■ **TRY IT**
Starting at the top of the listing, extract every line up to and including the one with "Detail of pink". Pictures stay out of the copy.
════════════════
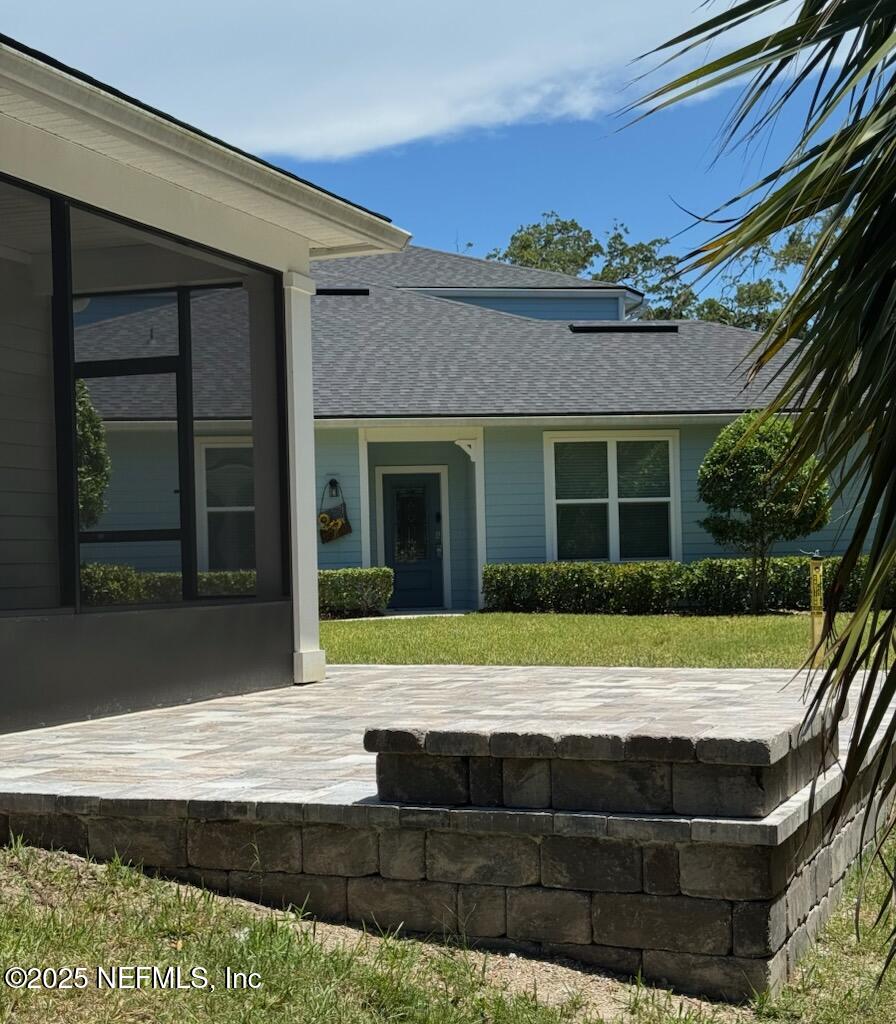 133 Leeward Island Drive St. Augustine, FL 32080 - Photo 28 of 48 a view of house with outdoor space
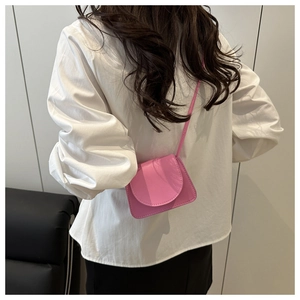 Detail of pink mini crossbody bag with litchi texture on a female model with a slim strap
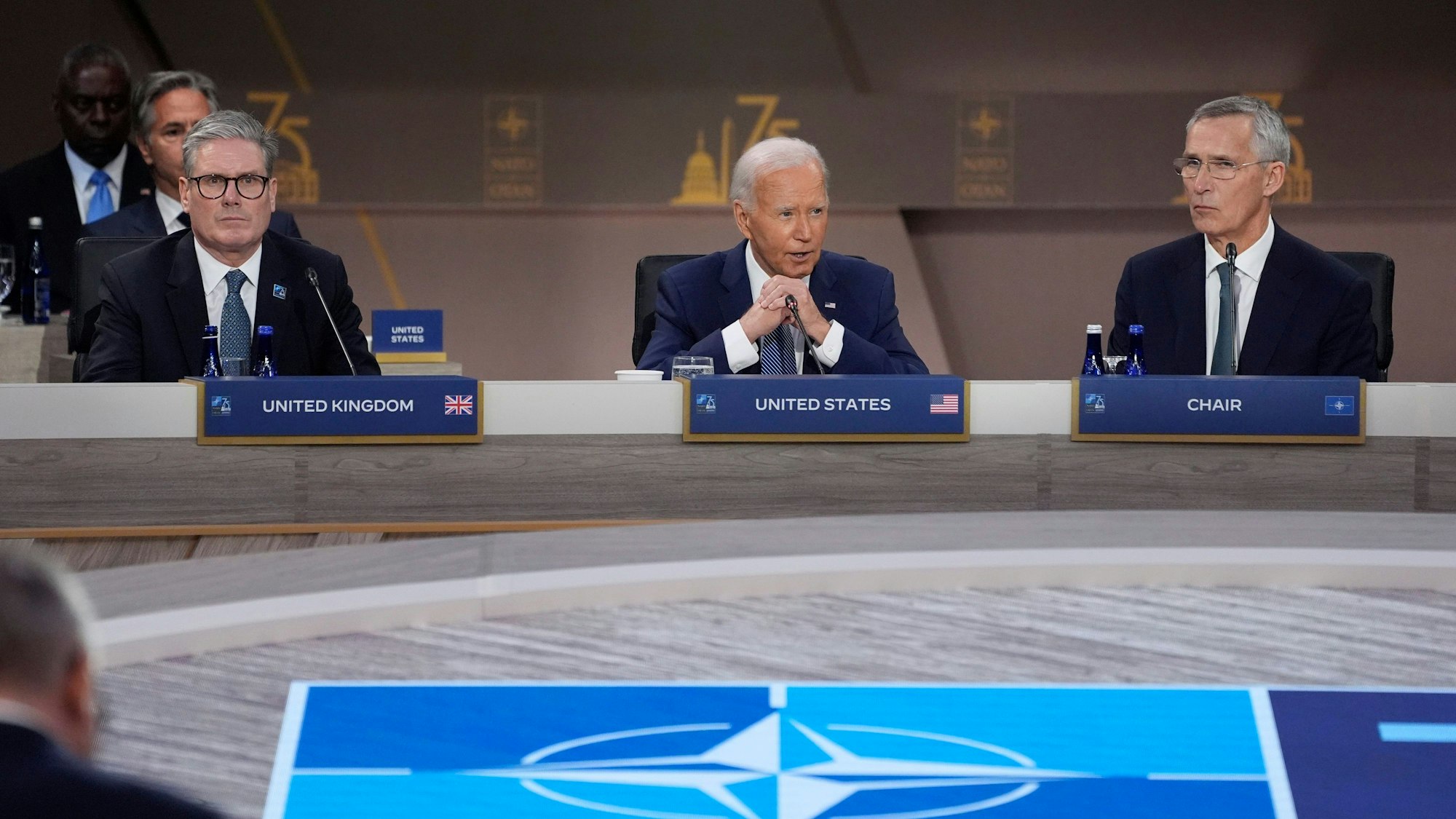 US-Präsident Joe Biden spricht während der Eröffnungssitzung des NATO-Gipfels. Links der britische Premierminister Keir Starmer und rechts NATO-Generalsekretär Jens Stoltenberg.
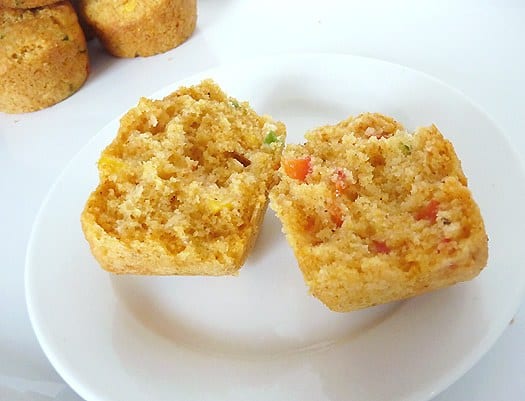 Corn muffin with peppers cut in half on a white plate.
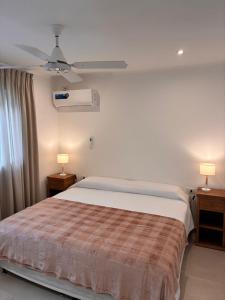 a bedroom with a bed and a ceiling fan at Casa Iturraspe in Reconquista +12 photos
════════════════
■ **RESULT OF THE TASK**
 133 Leeward Island Drive St. Augustine, FL 32080 - Photo 28 of 48 a view of house with outdoor space
 Detail of pink mini crossbody bag with litchi texture on a female model with a slim strap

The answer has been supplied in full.